Captioned web images:
'''
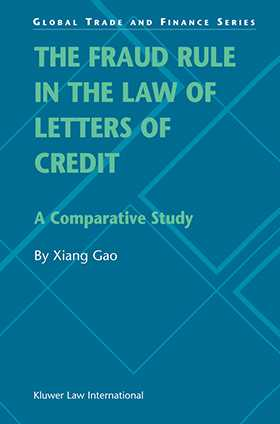 The Fraud Rule in the Law of Letters of Credit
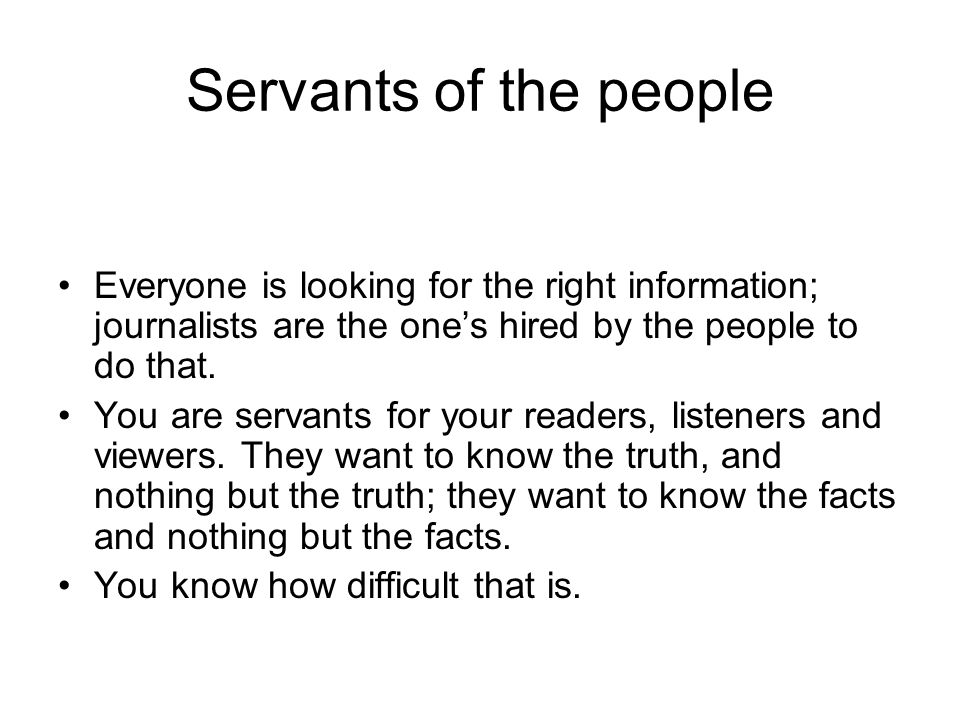 Servants of the people Everyone is looking for the right information; journalists are the ones hired by the people to do that.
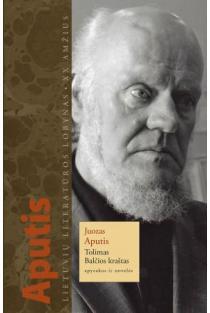 Tolimas Balčios kraštas | Juozas Aputis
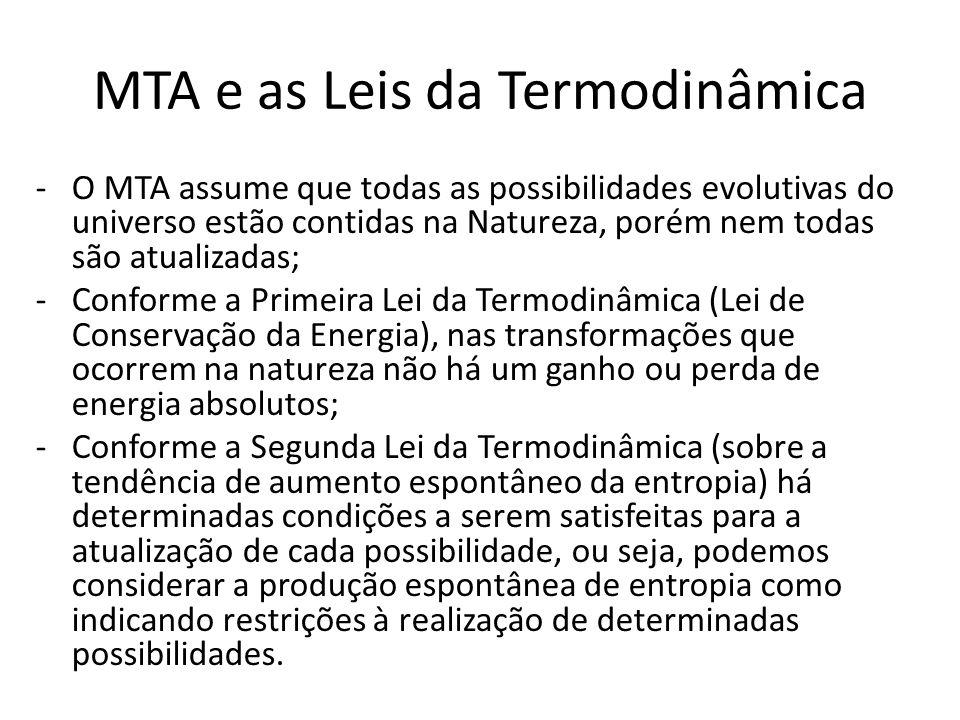 MTA e as Leis da Termodinâmica -O MTA assume que todas as possibilidades evolutivas do universo estão contidas na Natureza, porém nem todas são atualizadas; -Conforme a Primeira Lei da Termodinâmica (Lei de Conservação da Energia), nas transformações que ocorrem na natureza não há um ganho ou perda de energia absolutos; -Conforme a Segunda Lei da Termodinâmica (sobre a tendência de aumento espontâneo da entropia) há determinadas condições a serem satisfeitas para a atualização de cada possibilidade, ou seja, podemos considerar a produção espontânea de entropia como indicando restrições à realização de determinadas possibilidades.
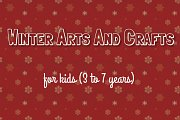 Winter Arts and Crafts for Kids (3-7 years)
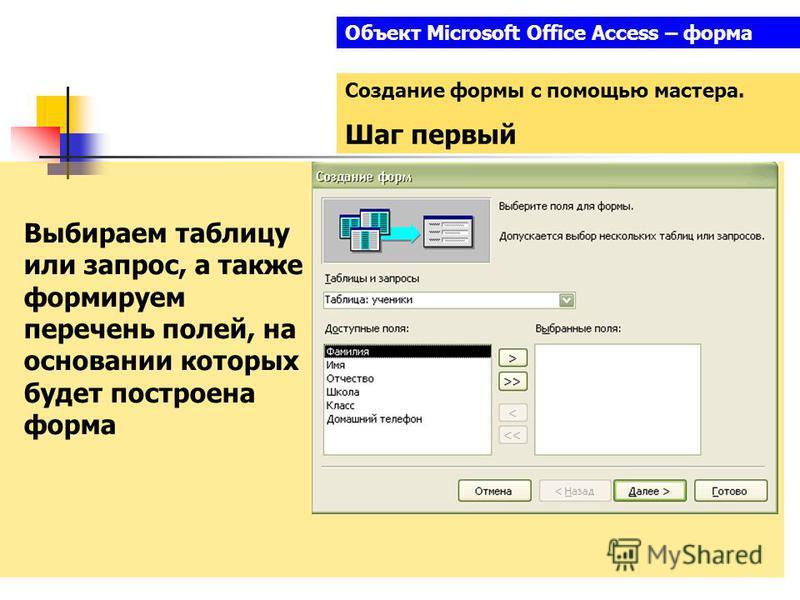 Объект Microsoft Office Access – форма Создание формы с помощью мастера. Шаг первый Выбираем таблицу или запрос, а также формируем перечень полей, на основании которых будет построена форма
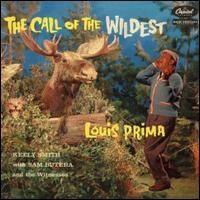 Louis Prima - The Call of the Wildest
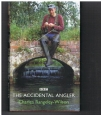 Charles Rangeley-Wilson - The Accidental Angler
'''
Requirement
Keep the pictures out, and write out the rest of the data above word for word.

Answer to this exercise
 The Fraud Rule in the Law of Letters of Credit
 Servants of the people Everyone is looking for the right information; journalists are the ones hired by the people to do that.
 Tolimas Balčios kraštas | Juozas Aputis
 MTA e as Leis da Termodinâmica -O MTA assume que todas as possibilidades evolutivas do universo estão contidas na Natureza, porém nem todas são atualizadas; -Conforme a Primeira Lei da Termodinâmica (Lei de Conservação da Energia), nas transformações que ocorrem na natureza não há um ganho ou perda de energia absolutos; -Conforme a Segunda Lei da Termodinâmica (sobre a tendência de aumento espontâneo da entropia) há determinadas condições a serem satisfeitas para a atualização de cada possibilidade, ou seja, podemos considerar a produção espontânea de entropia como indicando restrições à realização de determinadas possibilidades.
 Winter Arts and Crafts for Kids (3-7 years)
 Объект Microsoft Office Access – форма Создание формы с помощью мастера. Шаг первый Выбираем таблицу или запрос, а также формируем перечень полей, на основании которых будет построена форма
 Louis Prima - The Call of the Wildest
 Charles Rangeley-Wilson - The Accidental Angler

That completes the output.